“Account-ability leads to response-ability.”
~Stephen Covey
How do you foster accountability in the workplace? Some employees seem to embrace responsibility, show initiative, and own their projects, without any extra actions from you, their leader. It’s your job to show all of your team members that positive things happen when they embrace accountability in your workplace. And here’s how.
- Strike a balance between freedom and control. Give your team the ability to choose the correct path to solve workplace problems, within the larger organizational structure. After the first set of obvious solutions have come up, help your team come up with secondary solutions that will build on the first. Give them the floor, and they may surprise you.
- Ensure that roles are clearly defined. Clear expectations are the seed for personal accountability and ownership. People struggle with accountability when their roles are not obvious.
- Glorify team results! You can spread accountability to entire teams by focusing on successful processes, helping the entire team work toward a common goal, and ensuring that they each feel 100% accountable for the results. Make sure each team member is obligated to report progress and engage in the process.
- Who will you punish? No one! Singling out team members or employees for reprimand will only hinder your efforts of fostering an environment of accountability. If others hear that risk-taking may be punished, you can bet that they will draw into their shell. As we all know, disengaged employees lead to break down of the entire team.
- How about you? Show your own accountability to the goals you set for your team, with each meeting.
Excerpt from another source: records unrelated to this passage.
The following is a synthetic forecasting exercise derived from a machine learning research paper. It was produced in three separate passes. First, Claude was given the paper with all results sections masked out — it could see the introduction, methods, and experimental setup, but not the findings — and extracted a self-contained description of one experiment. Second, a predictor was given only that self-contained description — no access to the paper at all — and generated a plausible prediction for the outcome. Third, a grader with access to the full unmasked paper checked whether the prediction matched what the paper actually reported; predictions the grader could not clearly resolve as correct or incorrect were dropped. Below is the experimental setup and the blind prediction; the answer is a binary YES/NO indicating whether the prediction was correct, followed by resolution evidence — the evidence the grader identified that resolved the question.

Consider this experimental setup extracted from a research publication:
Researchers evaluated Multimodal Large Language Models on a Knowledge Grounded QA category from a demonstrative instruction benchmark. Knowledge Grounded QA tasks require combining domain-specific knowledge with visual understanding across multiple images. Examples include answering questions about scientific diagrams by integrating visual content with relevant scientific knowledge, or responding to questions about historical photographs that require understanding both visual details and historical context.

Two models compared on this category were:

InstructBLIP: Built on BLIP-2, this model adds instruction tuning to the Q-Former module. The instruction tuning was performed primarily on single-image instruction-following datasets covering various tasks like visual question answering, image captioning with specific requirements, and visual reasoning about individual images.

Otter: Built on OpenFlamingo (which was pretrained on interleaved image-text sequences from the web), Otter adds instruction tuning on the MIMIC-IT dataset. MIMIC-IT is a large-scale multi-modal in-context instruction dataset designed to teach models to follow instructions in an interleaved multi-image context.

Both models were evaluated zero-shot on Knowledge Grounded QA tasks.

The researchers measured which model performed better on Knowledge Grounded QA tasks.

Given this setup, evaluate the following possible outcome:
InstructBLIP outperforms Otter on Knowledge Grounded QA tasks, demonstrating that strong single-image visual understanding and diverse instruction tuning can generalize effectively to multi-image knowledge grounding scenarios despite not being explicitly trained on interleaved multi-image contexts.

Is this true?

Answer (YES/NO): YES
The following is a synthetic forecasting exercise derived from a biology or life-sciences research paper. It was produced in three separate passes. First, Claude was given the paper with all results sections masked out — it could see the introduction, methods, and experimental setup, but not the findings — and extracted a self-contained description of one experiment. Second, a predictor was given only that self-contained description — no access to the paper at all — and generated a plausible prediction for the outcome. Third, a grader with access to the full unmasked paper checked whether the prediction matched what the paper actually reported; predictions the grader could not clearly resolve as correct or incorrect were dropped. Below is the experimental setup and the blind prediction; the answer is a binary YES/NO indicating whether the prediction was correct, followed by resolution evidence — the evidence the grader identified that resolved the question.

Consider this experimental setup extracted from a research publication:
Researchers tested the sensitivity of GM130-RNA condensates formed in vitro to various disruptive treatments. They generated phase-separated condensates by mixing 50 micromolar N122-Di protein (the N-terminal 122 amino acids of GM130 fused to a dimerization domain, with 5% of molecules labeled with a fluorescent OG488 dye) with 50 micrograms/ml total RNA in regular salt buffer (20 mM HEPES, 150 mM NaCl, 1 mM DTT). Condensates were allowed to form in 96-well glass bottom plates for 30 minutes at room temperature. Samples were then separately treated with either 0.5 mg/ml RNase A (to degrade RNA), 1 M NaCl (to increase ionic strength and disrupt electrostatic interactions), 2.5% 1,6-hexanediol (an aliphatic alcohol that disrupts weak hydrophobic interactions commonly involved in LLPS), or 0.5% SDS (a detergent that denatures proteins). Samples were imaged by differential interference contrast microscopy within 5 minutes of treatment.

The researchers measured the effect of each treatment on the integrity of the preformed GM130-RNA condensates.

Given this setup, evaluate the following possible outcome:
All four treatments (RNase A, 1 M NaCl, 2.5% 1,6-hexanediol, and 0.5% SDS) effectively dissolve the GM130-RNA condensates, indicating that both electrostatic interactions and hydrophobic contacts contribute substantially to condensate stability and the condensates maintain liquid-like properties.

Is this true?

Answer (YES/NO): NO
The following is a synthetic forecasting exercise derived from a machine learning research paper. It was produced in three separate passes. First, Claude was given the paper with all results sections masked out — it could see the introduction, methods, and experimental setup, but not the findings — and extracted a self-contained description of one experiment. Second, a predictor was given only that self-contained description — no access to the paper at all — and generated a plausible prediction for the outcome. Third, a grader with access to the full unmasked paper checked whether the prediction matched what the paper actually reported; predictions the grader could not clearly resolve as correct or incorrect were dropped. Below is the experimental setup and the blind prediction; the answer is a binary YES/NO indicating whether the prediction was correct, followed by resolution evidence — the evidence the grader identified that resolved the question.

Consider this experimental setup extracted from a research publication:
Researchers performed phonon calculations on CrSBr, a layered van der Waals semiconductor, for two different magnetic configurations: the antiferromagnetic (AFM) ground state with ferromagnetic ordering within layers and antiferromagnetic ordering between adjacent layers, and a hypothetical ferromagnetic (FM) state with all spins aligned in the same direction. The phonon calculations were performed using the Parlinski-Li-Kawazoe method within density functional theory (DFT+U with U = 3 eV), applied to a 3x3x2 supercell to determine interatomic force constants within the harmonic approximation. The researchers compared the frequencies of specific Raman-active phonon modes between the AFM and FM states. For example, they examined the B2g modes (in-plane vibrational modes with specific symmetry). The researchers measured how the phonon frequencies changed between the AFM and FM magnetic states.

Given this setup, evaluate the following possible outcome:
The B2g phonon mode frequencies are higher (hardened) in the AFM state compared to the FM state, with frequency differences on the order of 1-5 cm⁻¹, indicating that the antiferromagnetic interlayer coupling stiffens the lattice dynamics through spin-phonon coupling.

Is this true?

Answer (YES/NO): NO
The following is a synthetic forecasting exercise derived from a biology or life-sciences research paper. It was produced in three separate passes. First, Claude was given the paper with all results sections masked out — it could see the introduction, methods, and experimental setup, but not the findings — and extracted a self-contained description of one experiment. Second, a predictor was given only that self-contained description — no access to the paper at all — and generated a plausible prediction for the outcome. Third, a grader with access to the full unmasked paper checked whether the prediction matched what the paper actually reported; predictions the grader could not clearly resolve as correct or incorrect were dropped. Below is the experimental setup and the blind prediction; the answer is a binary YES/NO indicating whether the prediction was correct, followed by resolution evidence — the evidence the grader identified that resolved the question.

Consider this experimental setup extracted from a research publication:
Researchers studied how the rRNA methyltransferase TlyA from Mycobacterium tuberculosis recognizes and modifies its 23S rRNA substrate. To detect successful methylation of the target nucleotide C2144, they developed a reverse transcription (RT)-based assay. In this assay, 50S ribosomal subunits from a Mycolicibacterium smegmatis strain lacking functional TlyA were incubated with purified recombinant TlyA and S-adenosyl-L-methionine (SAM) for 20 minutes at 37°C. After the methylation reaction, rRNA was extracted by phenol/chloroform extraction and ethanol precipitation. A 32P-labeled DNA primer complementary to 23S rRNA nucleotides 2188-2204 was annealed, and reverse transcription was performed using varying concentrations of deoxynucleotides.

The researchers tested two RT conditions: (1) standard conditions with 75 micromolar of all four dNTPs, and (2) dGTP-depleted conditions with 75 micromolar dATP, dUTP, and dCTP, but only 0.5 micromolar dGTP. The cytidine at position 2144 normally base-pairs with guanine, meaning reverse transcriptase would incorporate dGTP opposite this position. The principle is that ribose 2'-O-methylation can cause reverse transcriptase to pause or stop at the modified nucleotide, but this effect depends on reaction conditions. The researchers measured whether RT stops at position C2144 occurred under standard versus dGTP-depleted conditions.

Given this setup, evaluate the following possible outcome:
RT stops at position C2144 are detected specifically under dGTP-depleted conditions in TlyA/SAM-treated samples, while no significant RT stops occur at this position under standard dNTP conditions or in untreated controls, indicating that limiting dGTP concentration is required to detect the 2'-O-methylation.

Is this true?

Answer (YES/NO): YES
Make yourself part of the progress reports, to convey the importance of everyone’s accountability.
- Use evaluations. Make progress evaluations a clear expectation, and always follow through on them. Use multiple forms of feedback to assess employee success.
- What about integrity? Put that into your list of clarifications, at every kick-off meeting. Even if it should be expected by now, it’s worth repeating that you hold your team to a high standard of integrity. Ensure that people do what they say they will -that includes you!
Finally, as a leader, consider each decision as a builder of trust or fear. With each fork in the road, consider, “Is this decision going to build trust in my team or foster fear?” If fear is the answer, find a new direction.
“Professional accountability is a good thing. Without it, excellence is merely a pipe dream and even average performance isn’t a realistic expectation.”